Serum concentrations should be monitored when feasible, and prolonged concentrations above 12mg/l should be avoided. Rising trough levels (above 2mg/l) may indicate tissue accumulation. A useful guideline would be to perform serum level assays after two or three doses, so that the dosage could be adjusted if necessary, and also at three to four day intervals during therapy. In the event of changing renal function, more frequent serum levels should be obtained and the dosage or dosage intervals adjusted according to the guidelines provided in the 'Posology and Method of Administration' section.
In order to measure the peak level, a serum sample should be drawn about 30 minutes following intravenous infusion or at one hour after intramuscular injection. Trough levels are measured by obtaining serum samples at eight hours or just prior to the next dose of tobramycin.
Urine should be examined for increased excretion of protein, cells and casts. Serum creatinine or creatinine clearance (preferred over blood urea) should be measured periodically. When feasible, it is recommended that serial audiograms be obtained in patients old enough to be tested, particularly high-risk patients.
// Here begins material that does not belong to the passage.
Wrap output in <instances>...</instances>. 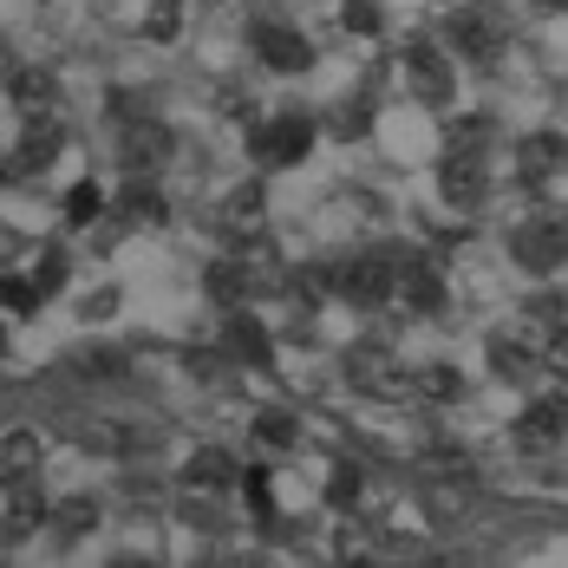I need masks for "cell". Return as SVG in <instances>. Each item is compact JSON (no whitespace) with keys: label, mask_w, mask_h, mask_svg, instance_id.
Returning a JSON list of instances; mask_svg holds the SVG:
<instances>
[{"label":"cell","mask_w":568,"mask_h":568,"mask_svg":"<svg viewBox=\"0 0 568 568\" xmlns=\"http://www.w3.org/2000/svg\"><path fill=\"white\" fill-rule=\"evenodd\" d=\"M490 366H497L504 379H529V373H536V353H523V341L497 334V341H490Z\"/></svg>","instance_id":"22"},{"label":"cell","mask_w":568,"mask_h":568,"mask_svg":"<svg viewBox=\"0 0 568 568\" xmlns=\"http://www.w3.org/2000/svg\"><path fill=\"white\" fill-rule=\"evenodd\" d=\"M0 307H7L13 321H27V314L40 307V287H33V275H0Z\"/></svg>","instance_id":"24"},{"label":"cell","mask_w":568,"mask_h":568,"mask_svg":"<svg viewBox=\"0 0 568 568\" xmlns=\"http://www.w3.org/2000/svg\"><path fill=\"white\" fill-rule=\"evenodd\" d=\"M118 216H124V223H164V216H171V203H164V190H158V183H151V176L144 171H131V183H124V190H118Z\"/></svg>","instance_id":"14"},{"label":"cell","mask_w":568,"mask_h":568,"mask_svg":"<svg viewBox=\"0 0 568 568\" xmlns=\"http://www.w3.org/2000/svg\"><path fill=\"white\" fill-rule=\"evenodd\" d=\"M65 268H72L65 248H47V255L33 262V287H40V294H59V287H65Z\"/></svg>","instance_id":"29"},{"label":"cell","mask_w":568,"mask_h":568,"mask_svg":"<svg viewBox=\"0 0 568 568\" xmlns=\"http://www.w3.org/2000/svg\"><path fill=\"white\" fill-rule=\"evenodd\" d=\"M359 490H366L359 464H334V470H327V504H334V510H353V497H359Z\"/></svg>","instance_id":"26"},{"label":"cell","mask_w":568,"mask_h":568,"mask_svg":"<svg viewBox=\"0 0 568 568\" xmlns=\"http://www.w3.org/2000/svg\"><path fill=\"white\" fill-rule=\"evenodd\" d=\"M223 359H235V366H255V373H268L275 366V341H268V327L255 321V314H242V307H229L223 321Z\"/></svg>","instance_id":"5"},{"label":"cell","mask_w":568,"mask_h":568,"mask_svg":"<svg viewBox=\"0 0 568 568\" xmlns=\"http://www.w3.org/2000/svg\"><path fill=\"white\" fill-rule=\"evenodd\" d=\"M7 99H13L27 118H40V112H53L59 105V79L53 72H40V65H20V72L7 79Z\"/></svg>","instance_id":"17"},{"label":"cell","mask_w":568,"mask_h":568,"mask_svg":"<svg viewBox=\"0 0 568 568\" xmlns=\"http://www.w3.org/2000/svg\"><path fill=\"white\" fill-rule=\"evenodd\" d=\"M568 438V398H536V405H523V418H516V445L523 452H556Z\"/></svg>","instance_id":"9"},{"label":"cell","mask_w":568,"mask_h":568,"mask_svg":"<svg viewBox=\"0 0 568 568\" xmlns=\"http://www.w3.org/2000/svg\"><path fill=\"white\" fill-rule=\"evenodd\" d=\"M223 216H229V229H255L262 223V183H242V190L223 203Z\"/></svg>","instance_id":"25"},{"label":"cell","mask_w":568,"mask_h":568,"mask_svg":"<svg viewBox=\"0 0 568 568\" xmlns=\"http://www.w3.org/2000/svg\"><path fill=\"white\" fill-rule=\"evenodd\" d=\"M144 33H151L158 47H171V40H176V0H158V7L144 13Z\"/></svg>","instance_id":"31"},{"label":"cell","mask_w":568,"mask_h":568,"mask_svg":"<svg viewBox=\"0 0 568 568\" xmlns=\"http://www.w3.org/2000/svg\"><path fill=\"white\" fill-rule=\"evenodd\" d=\"M398 294H405V307H418V314H445V268H438L432 255H412V262L398 268Z\"/></svg>","instance_id":"10"},{"label":"cell","mask_w":568,"mask_h":568,"mask_svg":"<svg viewBox=\"0 0 568 568\" xmlns=\"http://www.w3.org/2000/svg\"><path fill=\"white\" fill-rule=\"evenodd\" d=\"M562 164H568V138H556V131H529L516 144V171L529 176V183H542V176L562 171Z\"/></svg>","instance_id":"15"},{"label":"cell","mask_w":568,"mask_h":568,"mask_svg":"<svg viewBox=\"0 0 568 568\" xmlns=\"http://www.w3.org/2000/svg\"><path fill=\"white\" fill-rule=\"evenodd\" d=\"M248 47H255V59H262L268 72H307V65H314L307 33H294V27H282V20H262V27L248 33Z\"/></svg>","instance_id":"7"},{"label":"cell","mask_w":568,"mask_h":568,"mask_svg":"<svg viewBox=\"0 0 568 568\" xmlns=\"http://www.w3.org/2000/svg\"><path fill=\"white\" fill-rule=\"evenodd\" d=\"M40 432H0V484H33L40 477Z\"/></svg>","instance_id":"12"},{"label":"cell","mask_w":568,"mask_h":568,"mask_svg":"<svg viewBox=\"0 0 568 568\" xmlns=\"http://www.w3.org/2000/svg\"><path fill=\"white\" fill-rule=\"evenodd\" d=\"M405 79H412V92L425 99V105H445L457 85L452 72V47H432V40H418L412 53H405Z\"/></svg>","instance_id":"6"},{"label":"cell","mask_w":568,"mask_h":568,"mask_svg":"<svg viewBox=\"0 0 568 568\" xmlns=\"http://www.w3.org/2000/svg\"><path fill=\"white\" fill-rule=\"evenodd\" d=\"M59 151H65V131H59L53 118H27V131H20V151H13V171H47Z\"/></svg>","instance_id":"11"},{"label":"cell","mask_w":568,"mask_h":568,"mask_svg":"<svg viewBox=\"0 0 568 568\" xmlns=\"http://www.w3.org/2000/svg\"><path fill=\"white\" fill-rule=\"evenodd\" d=\"M255 445L287 452V445H294V418H287V412H255Z\"/></svg>","instance_id":"27"},{"label":"cell","mask_w":568,"mask_h":568,"mask_svg":"<svg viewBox=\"0 0 568 568\" xmlns=\"http://www.w3.org/2000/svg\"><path fill=\"white\" fill-rule=\"evenodd\" d=\"M346 379H353L366 398H386V405H398V398L412 393V373L398 366L393 346H379V341H366V346L346 353Z\"/></svg>","instance_id":"1"},{"label":"cell","mask_w":568,"mask_h":568,"mask_svg":"<svg viewBox=\"0 0 568 568\" xmlns=\"http://www.w3.org/2000/svg\"><path fill=\"white\" fill-rule=\"evenodd\" d=\"M235 484V457L216 452V445H203V452L183 464V490H203V497H216V490H229Z\"/></svg>","instance_id":"19"},{"label":"cell","mask_w":568,"mask_h":568,"mask_svg":"<svg viewBox=\"0 0 568 568\" xmlns=\"http://www.w3.org/2000/svg\"><path fill=\"white\" fill-rule=\"evenodd\" d=\"M203 287H210V294H216L223 307H242V301L255 294V275H248L242 248H235V255H223V262H210V268H203Z\"/></svg>","instance_id":"18"},{"label":"cell","mask_w":568,"mask_h":568,"mask_svg":"<svg viewBox=\"0 0 568 568\" xmlns=\"http://www.w3.org/2000/svg\"><path fill=\"white\" fill-rule=\"evenodd\" d=\"M445 47L464 59H490L504 47V27H497V13H484V7H457L452 20H445Z\"/></svg>","instance_id":"8"},{"label":"cell","mask_w":568,"mask_h":568,"mask_svg":"<svg viewBox=\"0 0 568 568\" xmlns=\"http://www.w3.org/2000/svg\"><path fill=\"white\" fill-rule=\"evenodd\" d=\"M412 393H425L432 405H452L464 393V379H457L452 366H425V373H412Z\"/></svg>","instance_id":"23"},{"label":"cell","mask_w":568,"mask_h":568,"mask_svg":"<svg viewBox=\"0 0 568 568\" xmlns=\"http://www.w3.org/2000/svg\"><path fill=\"white\" fill-rule=\"evenodd\" d=\"M314 151V124L307 118H268V124H255V138H248V158L262 164V171H287V164H301Z\"/></svg>","instance_id":"4"},{"label":"cell","mask_w":568,"mask_h":568,"mask_svg":"<svg viewBox=\"0 0 568 568\" xmlns=\"http://www.w3.org/2000/svg\"><path fill=\"white\" fill-rule=\"evenodd\" d=\"M7 490H13V497H7V529H13V536H27V529H40V523L53 516V504H40V497H33L27 484H7Z\"/></svg>","instance_id":"20"},{"label":"cell","mask_w":568,"mask_h":568,"mask_svg":"<svg viewBox=\"0 0 568 568\" xmlns=\"http://www.w3.org/2000/svg\"><path fill=\"white\" fill-rule=\"evenodd\" d=\"M484 144H490V118H457V124H452V151L484 158Z\"/></svg>","instance_id":"28"},{"label":"cell","mask_w":568,"mask_h":568,"mask_svg":"<svg viewBox=\"0 0 568 568\" xmlns=\"http://www.w3.org/2000/svg\"><path fill=\"white\" fill-rule=\"evenodd\" d=\"M0 353H7V321H0Z\"/></svg>","instance_id":"36"},{"label":"cell","mask_w":568,"mask_h":568,"mask_svg":"<svg viewBox=\"0 0 568 568\" xmlns=\"http://www.w3.org/2000/svg\"><path fill=\"white\" fill-rule=\"evenodd\" d=\"M59 516V529H85L92 523V497H65V510H53Z\"/></svg>","instance_id":"34"},{"label":"cell","mask_w":568,"mask_h":568,"mask_svg":"<svg viewBox=\"0 0 568 568\" xmlns=\"http://www.w3.org/2000/svg\"><path fill=\"white\" fill-rule=\"evenodd\" d=\"M346 27L353 33H379V0H346Z\"/></svg>","instance_id":"32"},{"label":"cell","mask_w":568,"mask_h":568,"mask_svg":"<svg viewBox=\"0 0 568 568\" xmlns=\"http://www.w3.org/2000/svg\"><path fill=\"white\" fill-rule=\"evenodd\" d=\"M398 255H386V248H366V255H353L341 268V301H353V307H386L398 294Z\"/></svg>","instance_id":"3"},{"label":"cell","mask_w":568,"mask_h":568,"mask_svg":"<svg viewBox=\"0 0 568 568\" xmlns=\"http://www.w3.org/2000/svg\"><path fill=\"white\" fill-rule=\"evenodd\" d=\"M242 490H248V510L262 516V523L275 516V484H268V470H248V477H242Z\"/></svg>","instance_id":"30"},{"label":"cell","mask_w":568,"mask_h":568,"mask_svg":"<svg viewBox=\"0 0 568 568\" xmlns=\"http://www.w3.org/2000/svg\"><path fill=\"white\" fill-rule=\"evenodd\" d=\"M118 151H124V164H131V171L164 164V158H171V131H164L158 118H138V124H124V144H118Z\"/></svg>","instance_id":"16"},{"label":"cell","mask_w":568,"mask_h":568,"mask_svg":"<svg viewBox=\"0 0 568 568\" xmlns=\"http://www.w3.org/2000/svg\"><path fill=\"white\" fill-rule=\"evenodd\" d=\"M484 183H490V171H484V158H470V151H452L445 158V171H438V190H445V203H477L484 196Z\"/></svg>","instance_id":"13"},{"label":"cell","mask_w":568,"mask_h":568,"mask_svg":"<svg viewBox=\"0 0 568 568\" xmlns=\"http://www.w3.org/2000/svg\"><path fill=\"white\" fill-rule=\"evenodd\" d=\"M7 171H13V164H7V158H0V176H7Z\"/></svg>","instance_id":"37"},{"label":"cell","mask_w":568,"mask_h":568,"mask_svg":"<svg viewBox=\"0 0 568 568\" xmlns=\"http://www.w3.org/2000/svg\"><path fill=\"white\" fill-rule=\"evenodd\" d=\"M542 366H549V373H562V379H568V327H556V334L542 341Z\"/></svg>","instance_id":"33"},{"label":"cell","mask_w":568,"mask_h":568,"mask_svg":"<svg viewBox=\"0 0 568 568\" xmlns=\"http://www.w3.org/2000/svg\"><path fill=\"white\" fill-rule=\"evenodd\" d=\"M510 262L529 275H556L568 262V216H536V223L510 229Z\"/></svg>","instance_id":"2"},{"label":"cell","mask_w":568,"mask_h":568,"mask_svg":"<svg viewBox=\"0 0 568 568\" xmlns=\"http://www.w3.org/2000/svg\"><path fill=\"white\" fill-rule=\"evenodd\" d=\"M118 307V294L112 287H99V294H92V301H85V321H105V314H112Z\"/></svg>","instance_id":"35"},{"label":"cell","mask_w":568,"mask_h":568,"mask_svg":"<svg viewBox=\"0 0 568 568\" xmlns=\"http://www.w3.org/2000/svg\"><path fill=\"white\" fill-rule=\"evenodd\" d=\"M105 210H112V203H105V190H99V183H72V190H65V223H72V229L99 223Z\"/></svg>","instance_id":"21"}]
</instances>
The risk of toxic reactions is low in patients with normal renal function who do not receive tobramycin in higher doses or for longer periods of time than those recommended.
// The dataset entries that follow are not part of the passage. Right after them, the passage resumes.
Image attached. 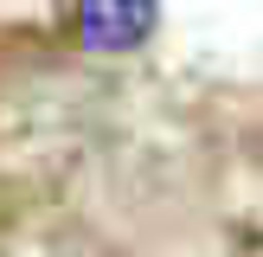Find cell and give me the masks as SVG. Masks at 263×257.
Segmentation results:
<instances>
[{
  "label": "cell",
  "instance_id": "1",
  "mask_svg": "<svg viewBox=\"0 0 263 257\" xmlns=\"http://www.w3.org/2000/svg\"><path fill=\"white\" fill-rule=\"evenodd\" d=\"M77 26L90 51H135L154 32V0H77Z\"/></svg>",
  "mask_w": 263,
  "mask_h": 257
}]
</instances>
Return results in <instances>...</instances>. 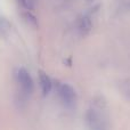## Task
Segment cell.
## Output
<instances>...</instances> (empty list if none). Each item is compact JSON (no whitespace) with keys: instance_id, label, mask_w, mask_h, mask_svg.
Returning a JSON list of instances; mask_svg holds the SVG:
<instances>
[{"instance_id":"6da1fadb","label":"cell","mask_w":130,"mask_h":130,"mask_svg":"<svg viewBox=\"0 0 130 130\" xmlns=\"http://www.w3.org/2000/svg\"><path fill=\"white\" fill-rule=\"evenodd\" d=\"M101 110L89 108L86 113V124L89 130H108V124Z\"/></svg>"},{"instance_id":"7a4b0ae2","label":"cell","mask_w":130,"mask_h":130,"mask_svg":"<svg viewBox=\"0 0 130 130\" xmlns=\"http://www.w3.org/2000/svg\"><path fill=\"white\" fill-rule=\"evenodd\" d=\"M57 95H58L61 102L64 104V106L69 108H72L76 103V92L73 89L72 86H70L69 83L59 82L57 85L56 88Z\"/></svg>"},{"instance_id":"3957f363","label":"cell","mask_w":130,"mask_h":130,"mask_svg":"<svg viewBox=\"0 0 130 130\" xmlns=\"http://www.w3.org/2000/svg\"><path fill=\"white\" fill-rule=\"evenodd\" d=\"M16 81H17L22 94L25 96H30L33 91V80H32L30 73L25 69L21 67L16 72Z\"/></svg>"},{"instance_id":"277c9868","label":"cell","mask_w":130,"mask_h":130,"mask_svg":"<svg viewBox=\"0 0 130 130\" xmlns=\"http://www.w3.org/2000/svg\"><path fill=\"white\" fill-rule=\"evenodd\" d=\"M39 82H40V87H41V91H42L43 96H48L50 94L53 89V81L49 78V75L41 71L39 74Z\"/></svg>"},{"instance_id":"5b68a950","label":"cell","mask_w":130,"mask_h":130,"mask_svg":"<svg viewBox=\"0 0 130 130\" xmlns=\"http://www.w3.org/2000/svg\"><path fill=\"white\" fill-rule=\"evenodd\" d=\"M91 27H92V23L88 16H83V17L80 18V21H79V30L83 34H87L91 30Z\"/></svg>"},{"instance_id":"8992f818","label":"cell","mask_w":130,"mask_h":130,"mask_svg":"<svg viewBox=\"0 0 130 130\" xmlns=\"http://www.w3.org/2000/svg\"><path fill=\"white\" fill-rule=\"evenodd\" d=\"M18 2H20L22 6H24V7H27V2H26V0H18Z\"/></svg>"}]
</instances>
Patients with reduced renal function, however, are particularly prone to the potential ototoxic and nephrotoxic effects of this drug, so dosage should be adjusted carefully on the basis of regular monitoring of serum drug concentrations and of renal function.
Precautions
General: Serum calcium, magnesium, and sodium should be monitored. It is particularly important to monitor serum levels closely in patients with known renal impairment.
In patients with extensive burns, altered pharmacokinetics may result in reduced serum concentrations of aminoglycosides. In such patients treated with tobramycin, measurement of serum concentration is especially recommended as a basis for determination of appropriate dosage.
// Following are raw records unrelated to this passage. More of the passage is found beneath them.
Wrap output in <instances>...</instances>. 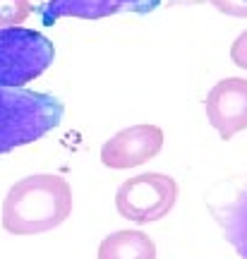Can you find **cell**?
<instances>
[{
  "mask_svg": "<svg viewBox=\"0 0 247 259\" xmlns=\"http://www.w3.org/2000/svg\"><path fill=\"white\" fill-rule=\"evenodd\" d=\"M211 211L223 231V238L233 245L240 259H247V183L228 204L211 206Z\"/></svg>",
  "mask_w": 247,
  "mask_h": 259,
  "instance_id": "obj_8",
  "label": "cell"
},
{
  "mask_svg": "<svg viewBox=\"0 0 247 259\" xmlns=\"http://www.w3.org/2000/svg\"><path fill=\"white\" fill-rule=\"evenodd\" d=\"M178 202V183L163 173H142L130 178L115 192V209L132 223H154L171 213Z\"/></svg>",
  "mask_w": 247,
  "mask_h": 259,
  "instance_id": "obj_4",
  "label": "cell"
},
{
  "mask_svg": "<svg viewBox=\"0 0 247 259\" xmlns=\"http://www.w3.org/2000/svg\"><path fill=\"white\" fill-rule=\"evenodd\" d=\"M161 0H48L41 10L44 24L53 27L60 17H79V19H101L118 12H137L147 15Z\"/></svg>",
  "mask_w": 247,
  "mask_h": 259,
  "instance_id": "obj_7",
  "label": "cell"
},
{
  "mask_svg": "<svg viewBox=\"0 0 247 259\" xmlns=\"http://www.w3.org/2000/svg\"><path fill=\"white\" fill-rule=\"evenodd\" d=\"M163 147V130L156 125H132L120 130L118 135L101 147V163L113 170L142 166L161 151Z\"/></svg>",
  "mask_w": 247,
  "mask_h": 259,
  "instance_id": "obj_5",
  "label": "cell"
},
{
  "mask_svg": "<svg viewBox=\"0 0 247 259\" xmlns=\"http://www.w3.org/2000/svg\"><path fill=\"white\" fill-rule=\"evenodd\" d=\"M99 259H156V245L142 231H118L101 240Z\"/></svg>",
  "mask_w": 247,
  "mask_h": 259,
  "instance_id": "obj_9",
  "label": "cell"
},
{
  "mask_svg": "<svg viewBox=\"0 0 247 259\" xmlns=\"http://www.w3.org/2000/svg\"><path fill=\"white\" fill-rule=\"evenodd\" d=\"M204 111L211 127L223 139H233L247 127V79L228 77L221 79L204 101Z\"/></svg>",
  "mask_w": 247,
  "mask_h": 259,
  "instance_id": "obj_6",
  "label": "cell"
},
{
  "mask_svg": "<svg viewBox=\"0 0 247 259\" xmlns=\"http://www.w3.org/2000/svg\"><path fill=\"white\" fill-rule=\"evenodd\" d=\"M29 0H0V29L17 27L29 17Z\"/></svg>",
  "mask_w": 247,
  "mask_h": 259,
  "instance_id": "obj_10",
  "label": "cell"
},
{
  "mask_svg": "<svg viewBox=\"0 0 247 259\" xmlns=\"http://www.w3.org/2000/svg\"><path fill=\"white\" fill-rule=\"evenodd\" d=\"M214 8L230 17H247V0H209Z\"/></svg>",
  "mask_w": 247,
  "mask_h": 259,
  "instance_id": "obj_11",
  "label": "cell"
},
{
  "mask_svg": "<svg viewBox=\"0 0 247 259\" xmlns=\"http://www.w3.org/2000/svg\"><path fill=\"white\" fill-rule=\"evenodd\" d=\"M55 48L51 38L27 27L0 29V87L22 89L51 67Z\"/></svg>",
  "mask_w": 247,
  "mask_h": 259,
  "instance_id": "obj_3",
  "label": "cell"
},
{
  "mask_svg": "<svg viewBox=\"0 0 247 259\" xmlns=\"http://www.w3.org/2000/svg\"><path fill=\"white\" fill-rule=\"evenodd\" d=\"M72 213V187L60 176L41 173L19 180L3 202V228L12 235H38Z\"/></svg>",
  "mask_w": 247,
  "mask_h": 259,
  "instance_id": "obj_1",
  "label": "cell"
},
{
  "mask_svg": "<svg viewBox=\"0 0 247 259\" xmlns=\"http://www.w3.org/2000/svg\"><path fill=\"white\" fill-rule=\"evenodd\" d=\"M230 60L247 70V31H242L235 41H233V46H230Z\"/></svg>",
  "mask_w": 247,
  "mask_h": 259,
  "instance_id": "obj_12",
  "label": "cell"
},
{
  "mask_svg": "<svg viewBox=\"0 0 247 259\" xmlns=\"http://www.w3.org/2000/svg\"><path fill=\"white\" fill-rule=\"evenodd\" d=\"M63 111L51 94L0 87V156L48 135L60 125Z\"/></svg>",
  "mask_w": 247,
  "mask_h": 259,
  "instance_id": "obj_2",
  "label": "cell"
}]
</instances>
Aminoglycosides may be absorbed in significant quantities from body surfaces after local irrigation or application and may cause neurotoxicity and nephrotoxicity.
Although not indicated for intraocular and/or subconjunctival use, there have been reports of macular necrosis following this type of injection.
Aminoglycosides should be used with caution in patients with muscular disorders, such as myasthenia gravis or parkinsonism, since these drugs may aggravate muscle weakness because of their potential curare-like effect on neuromuscular function.
Neuromuscular blockade or respiratory paralysis may occur following rapid intravenous administration of many aminoglycosides and have been reported in cats receiving very high doses of tobramycin (40mg/kg). The possibility of prolonged secondary apnoea should be considered if tobramycin is administered to anaesthetised patients who are also receiving neuromuscular blocking agents such as succinylcholine, tubocurarine or decamethonium, or to patients receiving massive transfusions of citrated blood. If neuromuscular blockade occurs, it may be reversed by the administration of calcium salts.
The inactivation of tobramycin by beta-lactam antibiotics (penicillins or cephalosporins) has been demonstrated in vitro and in patients with severe renal impairment. Such inactivation has not been found in patients with normal renal function if the drugs are administered by separate routes.
If overgrowth of non-susceptible organisms occurs, appropriate therapy should be initiated.
May rarely cause severe hypersensitivity reactions and bronchospasm.
This medicinal product contains less than 1 mmol sodium (23 mg) per ml, that is to say essentially 'sodium-free'.
Paediatric population
Use in neonates: Tobramycin should be used with caution in premature and neonatal infants because of their renal immaturity and the resulting prolongation of serum half-life of the drug.